## TASK INSTRUCTIONS
[1] Answer these questions about the news roundup, one line each:
(a) Until what year did France's lower house vote to freeze the pension reform?
(b) Which party does Ebba Busch lead?
(c) After the League softened its proposal, which schools did the ban on sex education still cover?
[2] In the rows, repeat everything from the line containing "Out of the window" down to the line containing "150 centimetres", with both of those lines included.

## SELECTION
/---
Belgium has spent months in quiet talks with Washington to salvage the shipment, but the mishandling may have sealed its fate. While intrauterine devices and syringes stored in Kallo could still be rescued, most of the stockpile will go up in smoke, my colleague Thomas Mangin reports.

The capitals

PARIS 🇫🇷

France’s lower house voted on Wednesday to freeze Emmanuel Macron’s contentious pension reform until 2028, in a rare left-right alliance that exposed deep fractures within the governing camp. The suspension – folded into the Social Security Financing Bill to avert a no-confidence vote – reopens the debate that fuelled months of street unrest. For the Socialists, who pushed the measure through with backing from the Greens and Marine Le Pen’s National Rally, it’s a chance to make pensions central to the 2027 race.

STOCKHOLM 🇸🇪

Christian Democrat leader Ebba Busch has rebuked her centre-right coalition partner, the Moderate Party of Ulf Kristersson, after suggesting she could back Social Democrat leader Magdalena Andersson as prime minister in the event of a political deadlock. The remark infuriated the Moderates, prompting Busch to defend herself, saying she is willing to “make deals with anyone” to serve Sweden and accusing the Moderates of trying to “destroy” her party’s voter base and “spread chaos” through media attacks.

ROME 🇮🇹

Education Minister Giuseppe Valditara sparked uproar in parliament after shouting “Shame on you” at opposition MPs who accused his proposed sex education bill of undermining efforts to fight femicide. The League later softened its proposal, limiting the ban on sex education to nursery and primary schools but still requiring parental consent for lessons in middle and secondary schools. Valditara said he was sorry “if anyone felt offended,” as the row reignited Italy’s culture war over respect, consent, and gender equality.
\---
## RECORDS FOR THE TASK
/---
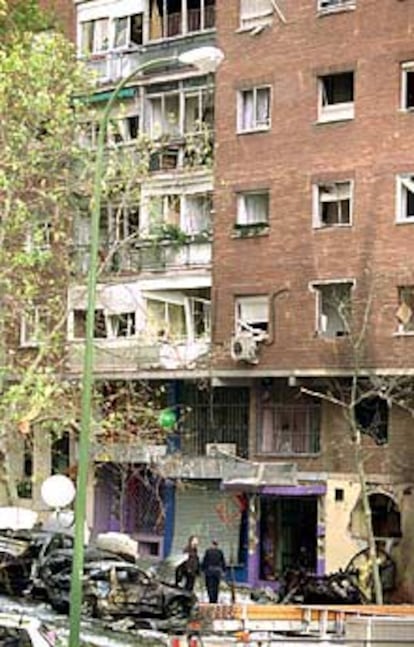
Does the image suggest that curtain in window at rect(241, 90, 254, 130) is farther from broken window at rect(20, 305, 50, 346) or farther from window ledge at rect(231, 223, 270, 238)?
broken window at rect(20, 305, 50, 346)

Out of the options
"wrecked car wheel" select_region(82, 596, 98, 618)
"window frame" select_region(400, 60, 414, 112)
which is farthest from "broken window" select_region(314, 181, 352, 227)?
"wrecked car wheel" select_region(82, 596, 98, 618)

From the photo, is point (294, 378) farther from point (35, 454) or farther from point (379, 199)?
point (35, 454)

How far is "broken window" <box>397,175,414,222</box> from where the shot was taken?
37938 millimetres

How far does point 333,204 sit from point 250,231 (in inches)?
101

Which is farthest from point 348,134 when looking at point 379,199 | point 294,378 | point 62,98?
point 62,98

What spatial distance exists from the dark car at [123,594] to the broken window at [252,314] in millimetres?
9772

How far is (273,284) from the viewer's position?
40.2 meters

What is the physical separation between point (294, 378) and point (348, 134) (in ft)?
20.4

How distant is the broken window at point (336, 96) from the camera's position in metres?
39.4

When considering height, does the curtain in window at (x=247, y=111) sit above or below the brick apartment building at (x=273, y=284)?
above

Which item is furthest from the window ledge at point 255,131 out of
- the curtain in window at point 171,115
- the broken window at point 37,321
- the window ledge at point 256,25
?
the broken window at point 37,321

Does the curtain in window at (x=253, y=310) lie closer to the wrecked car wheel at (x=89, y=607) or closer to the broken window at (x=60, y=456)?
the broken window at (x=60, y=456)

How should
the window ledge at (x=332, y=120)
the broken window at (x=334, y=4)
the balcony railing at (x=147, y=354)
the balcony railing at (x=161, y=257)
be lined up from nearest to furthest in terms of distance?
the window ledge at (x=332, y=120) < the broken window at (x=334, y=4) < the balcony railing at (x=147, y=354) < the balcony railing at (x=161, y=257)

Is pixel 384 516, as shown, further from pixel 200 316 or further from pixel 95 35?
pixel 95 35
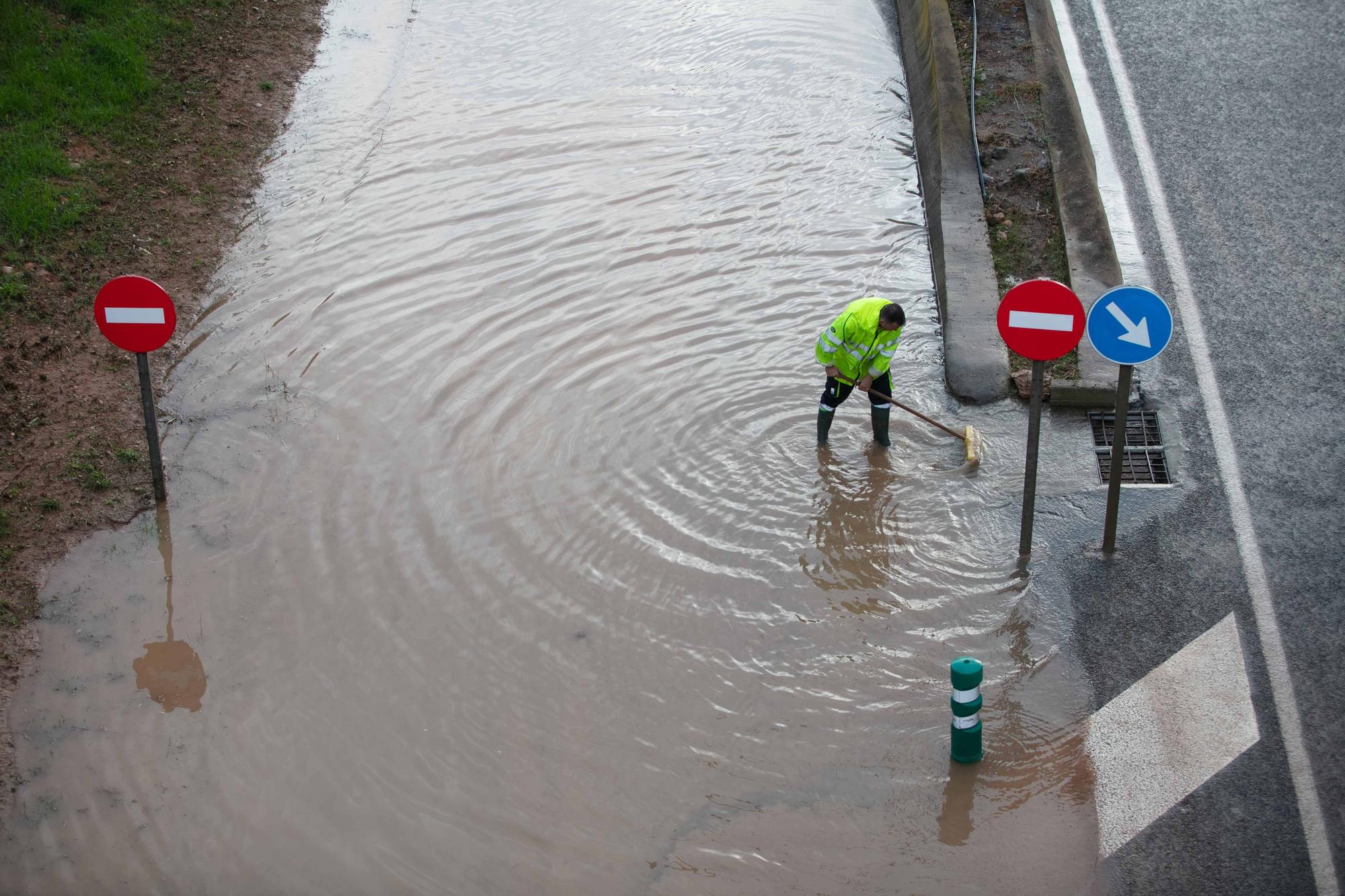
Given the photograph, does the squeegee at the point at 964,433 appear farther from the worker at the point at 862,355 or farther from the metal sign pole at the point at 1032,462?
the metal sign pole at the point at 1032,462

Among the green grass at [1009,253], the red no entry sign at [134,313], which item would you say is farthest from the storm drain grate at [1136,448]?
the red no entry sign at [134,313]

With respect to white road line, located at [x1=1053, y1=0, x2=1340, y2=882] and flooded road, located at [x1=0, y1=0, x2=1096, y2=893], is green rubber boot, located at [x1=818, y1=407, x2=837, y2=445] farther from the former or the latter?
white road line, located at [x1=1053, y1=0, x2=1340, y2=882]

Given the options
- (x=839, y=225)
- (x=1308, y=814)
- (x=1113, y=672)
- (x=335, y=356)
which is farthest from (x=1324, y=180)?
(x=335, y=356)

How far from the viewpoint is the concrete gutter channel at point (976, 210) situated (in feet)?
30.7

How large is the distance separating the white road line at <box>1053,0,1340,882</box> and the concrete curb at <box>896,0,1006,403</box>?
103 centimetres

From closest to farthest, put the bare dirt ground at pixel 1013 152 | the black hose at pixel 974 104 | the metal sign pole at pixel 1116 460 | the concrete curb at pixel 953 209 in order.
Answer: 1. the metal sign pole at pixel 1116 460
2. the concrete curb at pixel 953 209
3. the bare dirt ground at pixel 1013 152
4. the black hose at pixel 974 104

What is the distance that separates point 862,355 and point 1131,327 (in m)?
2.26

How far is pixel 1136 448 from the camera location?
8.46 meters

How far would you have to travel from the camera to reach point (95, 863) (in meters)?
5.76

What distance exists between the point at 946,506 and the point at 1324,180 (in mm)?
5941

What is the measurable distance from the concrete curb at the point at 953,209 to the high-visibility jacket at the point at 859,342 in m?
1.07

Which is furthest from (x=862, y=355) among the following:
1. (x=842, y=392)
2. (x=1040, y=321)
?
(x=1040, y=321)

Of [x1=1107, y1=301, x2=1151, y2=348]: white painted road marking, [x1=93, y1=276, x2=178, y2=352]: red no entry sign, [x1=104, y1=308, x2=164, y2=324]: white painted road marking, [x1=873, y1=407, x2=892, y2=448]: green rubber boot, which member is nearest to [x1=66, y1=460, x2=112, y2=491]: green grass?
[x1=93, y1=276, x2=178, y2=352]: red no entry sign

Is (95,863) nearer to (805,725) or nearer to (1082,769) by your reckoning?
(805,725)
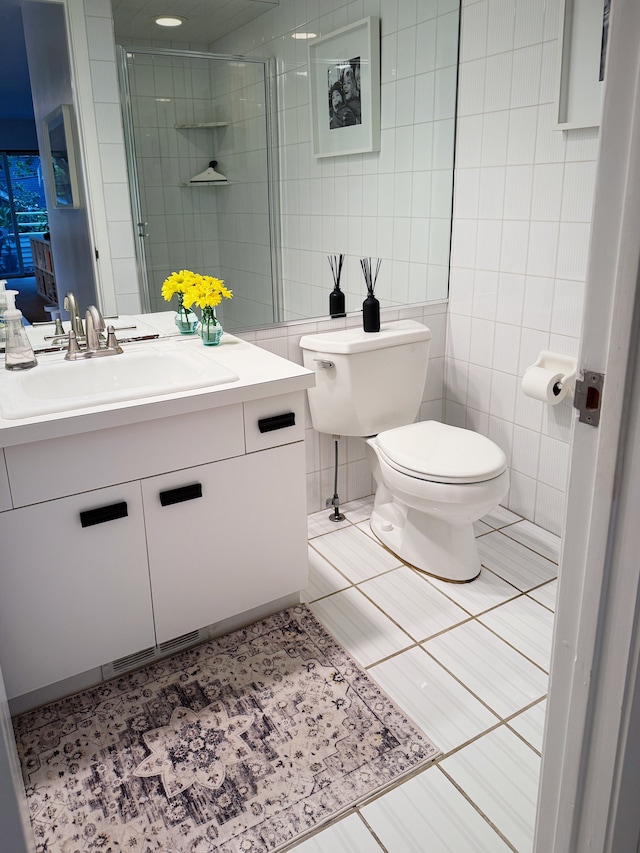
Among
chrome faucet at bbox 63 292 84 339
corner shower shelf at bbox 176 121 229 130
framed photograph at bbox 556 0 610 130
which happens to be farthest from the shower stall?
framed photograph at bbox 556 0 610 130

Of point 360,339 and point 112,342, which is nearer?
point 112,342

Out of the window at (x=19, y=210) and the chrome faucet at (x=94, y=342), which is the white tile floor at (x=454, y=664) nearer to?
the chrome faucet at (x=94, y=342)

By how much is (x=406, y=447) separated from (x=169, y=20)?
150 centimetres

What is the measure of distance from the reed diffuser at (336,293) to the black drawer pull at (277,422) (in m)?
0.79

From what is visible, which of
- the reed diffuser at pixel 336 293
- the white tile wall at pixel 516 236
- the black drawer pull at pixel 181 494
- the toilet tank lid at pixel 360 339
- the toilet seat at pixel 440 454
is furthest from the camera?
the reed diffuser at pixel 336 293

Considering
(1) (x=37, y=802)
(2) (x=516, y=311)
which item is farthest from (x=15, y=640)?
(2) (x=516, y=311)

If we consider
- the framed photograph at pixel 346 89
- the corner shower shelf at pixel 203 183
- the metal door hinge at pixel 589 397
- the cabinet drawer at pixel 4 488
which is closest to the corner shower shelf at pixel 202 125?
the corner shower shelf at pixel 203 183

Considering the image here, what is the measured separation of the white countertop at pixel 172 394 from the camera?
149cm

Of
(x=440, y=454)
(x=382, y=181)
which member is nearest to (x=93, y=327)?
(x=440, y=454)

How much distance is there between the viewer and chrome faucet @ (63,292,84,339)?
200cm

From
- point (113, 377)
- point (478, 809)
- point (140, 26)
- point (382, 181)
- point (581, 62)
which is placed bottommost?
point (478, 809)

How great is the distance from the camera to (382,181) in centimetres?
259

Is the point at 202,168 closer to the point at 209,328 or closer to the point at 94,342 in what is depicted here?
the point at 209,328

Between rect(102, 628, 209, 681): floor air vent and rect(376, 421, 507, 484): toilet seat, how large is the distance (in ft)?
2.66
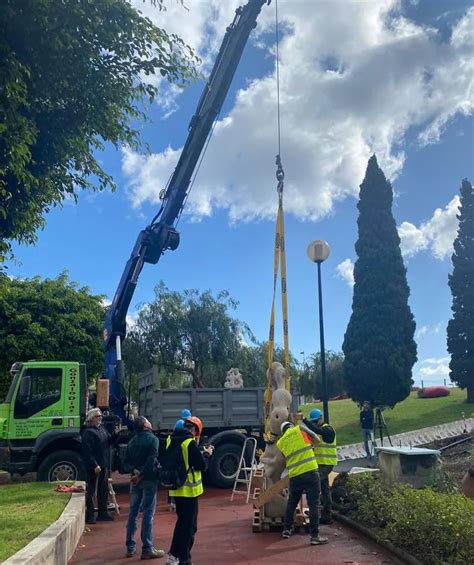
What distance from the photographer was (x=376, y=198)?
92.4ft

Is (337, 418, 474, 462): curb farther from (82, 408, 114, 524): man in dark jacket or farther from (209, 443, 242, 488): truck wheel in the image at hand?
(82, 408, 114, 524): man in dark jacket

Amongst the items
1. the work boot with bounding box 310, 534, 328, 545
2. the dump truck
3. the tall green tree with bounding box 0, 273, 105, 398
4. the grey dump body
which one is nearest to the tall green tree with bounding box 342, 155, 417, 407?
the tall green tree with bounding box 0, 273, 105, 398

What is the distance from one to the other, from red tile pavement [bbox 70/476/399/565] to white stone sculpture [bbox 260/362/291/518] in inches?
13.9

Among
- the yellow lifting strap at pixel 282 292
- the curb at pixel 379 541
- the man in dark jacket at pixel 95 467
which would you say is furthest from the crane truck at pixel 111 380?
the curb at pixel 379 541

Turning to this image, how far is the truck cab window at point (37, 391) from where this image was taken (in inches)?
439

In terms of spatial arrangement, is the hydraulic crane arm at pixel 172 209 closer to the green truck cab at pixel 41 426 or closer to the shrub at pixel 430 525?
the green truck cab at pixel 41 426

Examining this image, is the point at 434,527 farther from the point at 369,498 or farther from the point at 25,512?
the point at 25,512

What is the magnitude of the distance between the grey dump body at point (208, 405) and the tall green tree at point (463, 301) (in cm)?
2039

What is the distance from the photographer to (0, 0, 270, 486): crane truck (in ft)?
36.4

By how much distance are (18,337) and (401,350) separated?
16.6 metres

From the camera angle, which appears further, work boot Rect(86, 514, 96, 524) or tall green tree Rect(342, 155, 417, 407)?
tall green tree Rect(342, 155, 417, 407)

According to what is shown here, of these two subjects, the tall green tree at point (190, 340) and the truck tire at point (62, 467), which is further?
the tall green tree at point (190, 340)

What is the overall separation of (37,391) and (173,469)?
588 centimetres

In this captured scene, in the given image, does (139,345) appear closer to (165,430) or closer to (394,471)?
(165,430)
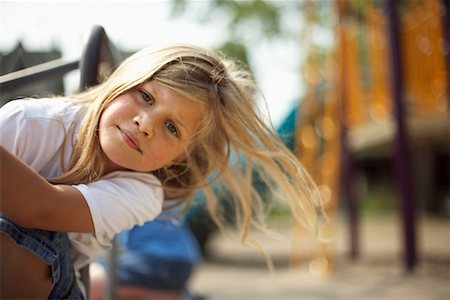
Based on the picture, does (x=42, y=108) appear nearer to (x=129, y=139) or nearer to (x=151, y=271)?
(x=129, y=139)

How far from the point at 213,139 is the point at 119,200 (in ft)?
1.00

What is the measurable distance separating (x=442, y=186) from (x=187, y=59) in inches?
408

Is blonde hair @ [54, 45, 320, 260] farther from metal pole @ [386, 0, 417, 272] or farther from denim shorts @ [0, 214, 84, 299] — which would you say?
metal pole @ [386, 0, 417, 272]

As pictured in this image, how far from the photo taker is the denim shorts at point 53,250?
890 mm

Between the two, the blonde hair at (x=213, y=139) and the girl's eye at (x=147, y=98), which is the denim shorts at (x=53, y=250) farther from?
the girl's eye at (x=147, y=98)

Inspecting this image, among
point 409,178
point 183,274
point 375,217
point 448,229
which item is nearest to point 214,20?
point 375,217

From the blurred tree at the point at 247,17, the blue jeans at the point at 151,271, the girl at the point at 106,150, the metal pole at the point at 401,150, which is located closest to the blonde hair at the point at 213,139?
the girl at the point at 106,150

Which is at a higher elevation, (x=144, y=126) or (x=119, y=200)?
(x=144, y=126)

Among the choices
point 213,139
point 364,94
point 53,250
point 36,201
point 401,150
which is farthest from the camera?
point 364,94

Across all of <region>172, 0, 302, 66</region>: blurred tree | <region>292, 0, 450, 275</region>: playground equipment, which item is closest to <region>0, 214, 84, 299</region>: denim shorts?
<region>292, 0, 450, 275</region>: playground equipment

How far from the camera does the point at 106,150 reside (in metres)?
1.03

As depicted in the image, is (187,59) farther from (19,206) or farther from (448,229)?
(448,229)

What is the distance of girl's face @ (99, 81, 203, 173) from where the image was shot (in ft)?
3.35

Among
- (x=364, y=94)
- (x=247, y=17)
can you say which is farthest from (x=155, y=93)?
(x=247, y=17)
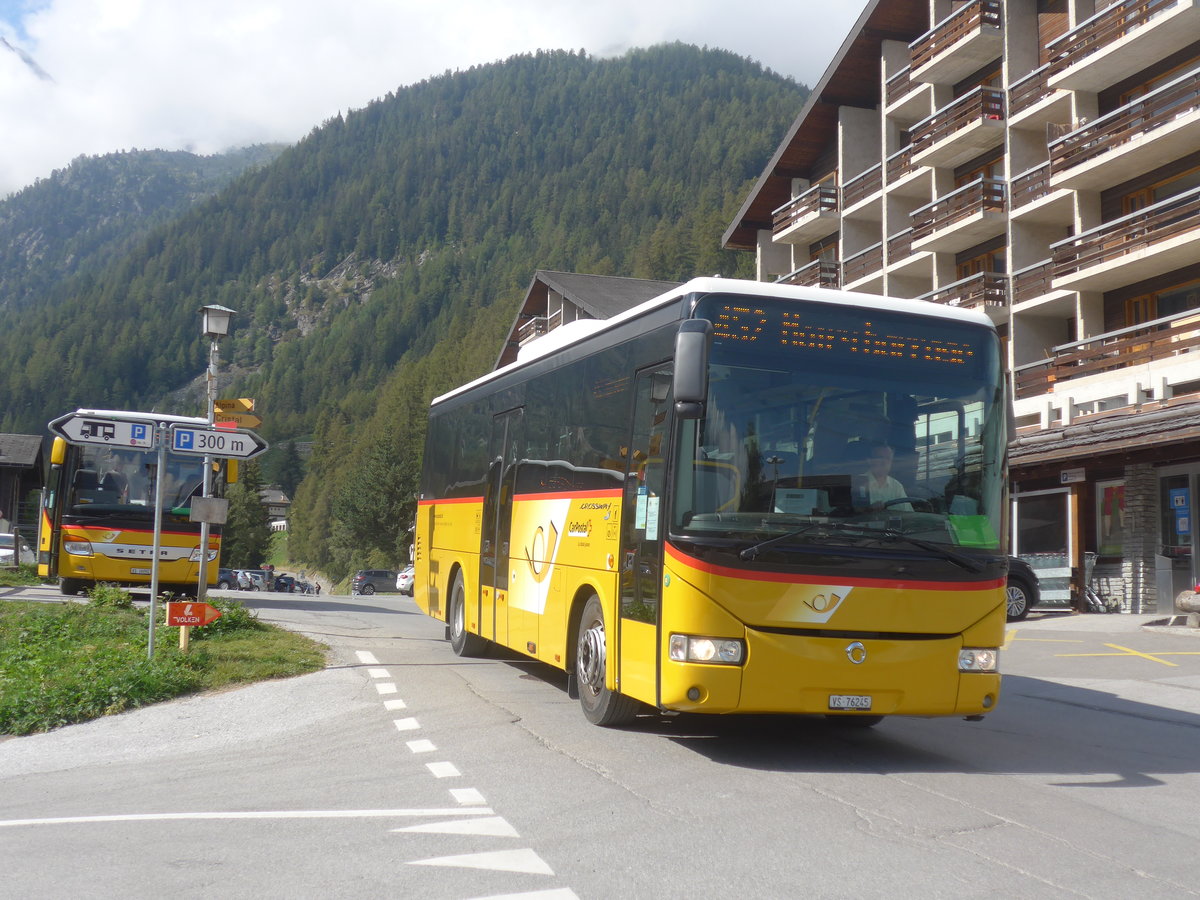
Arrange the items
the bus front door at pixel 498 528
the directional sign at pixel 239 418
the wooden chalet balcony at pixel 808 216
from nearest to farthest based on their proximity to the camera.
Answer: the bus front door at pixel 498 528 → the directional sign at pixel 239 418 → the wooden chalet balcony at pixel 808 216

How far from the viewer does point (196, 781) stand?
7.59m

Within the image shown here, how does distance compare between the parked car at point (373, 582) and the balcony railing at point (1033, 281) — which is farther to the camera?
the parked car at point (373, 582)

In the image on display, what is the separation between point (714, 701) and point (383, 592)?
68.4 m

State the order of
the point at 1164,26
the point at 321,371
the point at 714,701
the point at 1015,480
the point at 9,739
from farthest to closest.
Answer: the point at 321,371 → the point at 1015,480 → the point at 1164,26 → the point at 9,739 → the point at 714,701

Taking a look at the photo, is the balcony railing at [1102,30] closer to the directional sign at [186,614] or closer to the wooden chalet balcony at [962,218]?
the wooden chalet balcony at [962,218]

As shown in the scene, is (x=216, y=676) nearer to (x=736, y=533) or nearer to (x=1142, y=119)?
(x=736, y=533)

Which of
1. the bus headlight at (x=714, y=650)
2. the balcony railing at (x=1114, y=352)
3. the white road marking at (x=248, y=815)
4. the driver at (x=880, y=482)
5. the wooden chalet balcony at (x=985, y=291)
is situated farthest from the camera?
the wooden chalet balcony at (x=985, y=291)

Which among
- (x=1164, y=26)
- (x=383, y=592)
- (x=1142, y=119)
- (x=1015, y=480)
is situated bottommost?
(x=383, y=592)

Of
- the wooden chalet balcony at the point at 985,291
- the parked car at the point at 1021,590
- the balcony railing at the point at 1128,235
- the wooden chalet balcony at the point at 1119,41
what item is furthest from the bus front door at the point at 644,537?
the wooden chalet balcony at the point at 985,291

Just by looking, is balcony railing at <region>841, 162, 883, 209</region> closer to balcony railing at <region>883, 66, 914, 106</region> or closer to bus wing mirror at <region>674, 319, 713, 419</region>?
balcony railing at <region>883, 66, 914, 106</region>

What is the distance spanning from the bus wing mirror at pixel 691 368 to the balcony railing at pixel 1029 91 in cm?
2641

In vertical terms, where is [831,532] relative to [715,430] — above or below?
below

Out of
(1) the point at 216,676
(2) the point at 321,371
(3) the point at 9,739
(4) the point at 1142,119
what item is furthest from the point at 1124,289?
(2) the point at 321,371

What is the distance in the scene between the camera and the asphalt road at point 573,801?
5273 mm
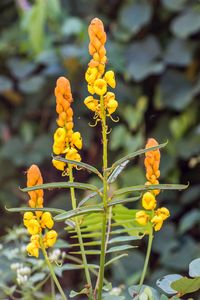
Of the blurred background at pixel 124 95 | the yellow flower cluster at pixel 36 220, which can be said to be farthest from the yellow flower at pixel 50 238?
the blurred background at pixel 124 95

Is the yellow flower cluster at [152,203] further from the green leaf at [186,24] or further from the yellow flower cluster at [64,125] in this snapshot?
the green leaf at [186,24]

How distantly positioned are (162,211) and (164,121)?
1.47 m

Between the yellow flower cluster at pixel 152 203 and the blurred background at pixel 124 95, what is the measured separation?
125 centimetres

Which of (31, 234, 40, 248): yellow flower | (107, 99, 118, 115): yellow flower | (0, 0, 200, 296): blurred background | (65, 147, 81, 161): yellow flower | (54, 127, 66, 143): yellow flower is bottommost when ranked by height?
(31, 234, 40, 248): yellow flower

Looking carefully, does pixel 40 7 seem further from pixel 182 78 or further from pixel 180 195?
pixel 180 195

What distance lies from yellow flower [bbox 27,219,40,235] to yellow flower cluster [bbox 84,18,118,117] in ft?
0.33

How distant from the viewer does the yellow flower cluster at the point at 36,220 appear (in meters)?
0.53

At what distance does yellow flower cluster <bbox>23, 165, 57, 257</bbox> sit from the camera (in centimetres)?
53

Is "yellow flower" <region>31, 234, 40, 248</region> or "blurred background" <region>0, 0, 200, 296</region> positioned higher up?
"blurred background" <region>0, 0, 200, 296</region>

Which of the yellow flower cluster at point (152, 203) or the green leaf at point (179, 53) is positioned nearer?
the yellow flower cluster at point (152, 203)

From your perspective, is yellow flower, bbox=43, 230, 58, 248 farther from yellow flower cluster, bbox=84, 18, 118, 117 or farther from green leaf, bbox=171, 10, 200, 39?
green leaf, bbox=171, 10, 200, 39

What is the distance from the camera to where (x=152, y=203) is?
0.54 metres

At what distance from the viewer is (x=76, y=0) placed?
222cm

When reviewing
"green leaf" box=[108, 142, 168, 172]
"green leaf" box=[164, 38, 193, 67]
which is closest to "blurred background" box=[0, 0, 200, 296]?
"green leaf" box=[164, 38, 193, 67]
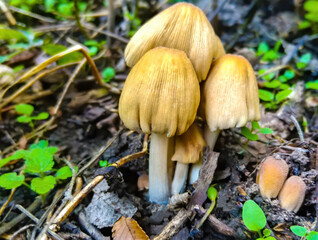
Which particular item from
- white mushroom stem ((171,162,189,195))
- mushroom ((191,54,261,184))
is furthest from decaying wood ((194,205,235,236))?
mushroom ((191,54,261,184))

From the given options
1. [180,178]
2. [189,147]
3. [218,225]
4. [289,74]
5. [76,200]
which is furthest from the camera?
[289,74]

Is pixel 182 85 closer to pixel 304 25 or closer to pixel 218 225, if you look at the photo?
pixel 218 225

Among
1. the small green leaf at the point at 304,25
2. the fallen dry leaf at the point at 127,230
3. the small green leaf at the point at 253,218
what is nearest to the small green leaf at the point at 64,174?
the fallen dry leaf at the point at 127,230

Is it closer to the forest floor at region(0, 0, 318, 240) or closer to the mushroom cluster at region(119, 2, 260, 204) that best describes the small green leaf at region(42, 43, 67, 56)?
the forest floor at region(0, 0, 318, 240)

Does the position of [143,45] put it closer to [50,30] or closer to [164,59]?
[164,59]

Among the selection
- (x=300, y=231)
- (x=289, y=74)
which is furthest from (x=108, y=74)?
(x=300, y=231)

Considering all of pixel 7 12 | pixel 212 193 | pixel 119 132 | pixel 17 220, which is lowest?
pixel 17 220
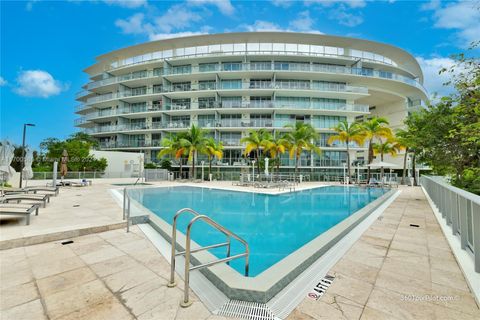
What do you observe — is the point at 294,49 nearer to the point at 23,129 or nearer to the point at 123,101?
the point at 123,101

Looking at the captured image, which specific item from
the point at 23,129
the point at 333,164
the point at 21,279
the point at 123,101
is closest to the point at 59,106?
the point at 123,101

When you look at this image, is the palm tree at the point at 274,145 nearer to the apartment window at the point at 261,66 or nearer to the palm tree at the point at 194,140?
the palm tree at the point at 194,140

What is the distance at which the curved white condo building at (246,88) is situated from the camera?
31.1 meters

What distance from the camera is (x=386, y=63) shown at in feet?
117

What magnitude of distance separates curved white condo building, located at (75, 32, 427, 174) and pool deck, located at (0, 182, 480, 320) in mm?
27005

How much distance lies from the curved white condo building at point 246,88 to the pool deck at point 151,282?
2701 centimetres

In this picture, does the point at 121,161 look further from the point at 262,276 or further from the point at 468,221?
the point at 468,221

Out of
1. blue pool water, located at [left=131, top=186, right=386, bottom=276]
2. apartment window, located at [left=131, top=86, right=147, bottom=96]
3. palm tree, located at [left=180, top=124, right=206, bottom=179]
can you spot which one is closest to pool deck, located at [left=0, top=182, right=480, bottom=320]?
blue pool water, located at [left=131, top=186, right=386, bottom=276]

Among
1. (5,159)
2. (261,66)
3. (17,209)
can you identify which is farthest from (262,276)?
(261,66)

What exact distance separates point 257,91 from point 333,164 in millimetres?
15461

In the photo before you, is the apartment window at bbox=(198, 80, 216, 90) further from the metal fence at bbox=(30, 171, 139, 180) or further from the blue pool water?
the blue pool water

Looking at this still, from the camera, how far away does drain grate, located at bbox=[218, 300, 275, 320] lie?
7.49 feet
\---
## OUTPUTS IN ORDER
[1]
(a) 2028
(b) The Christian Democrats
(c) Nursery and primary schools

[2]
Out of the window at (x=19, y=210) and the chrome faucet at (x=94, y=342), which is the white tile floor at (x=454, y=664) nearer to?
the chrome faucet at (x=94, y=342)

By how much is (x=406, y=447) separated from (x=169, y=20)?
150 centimetres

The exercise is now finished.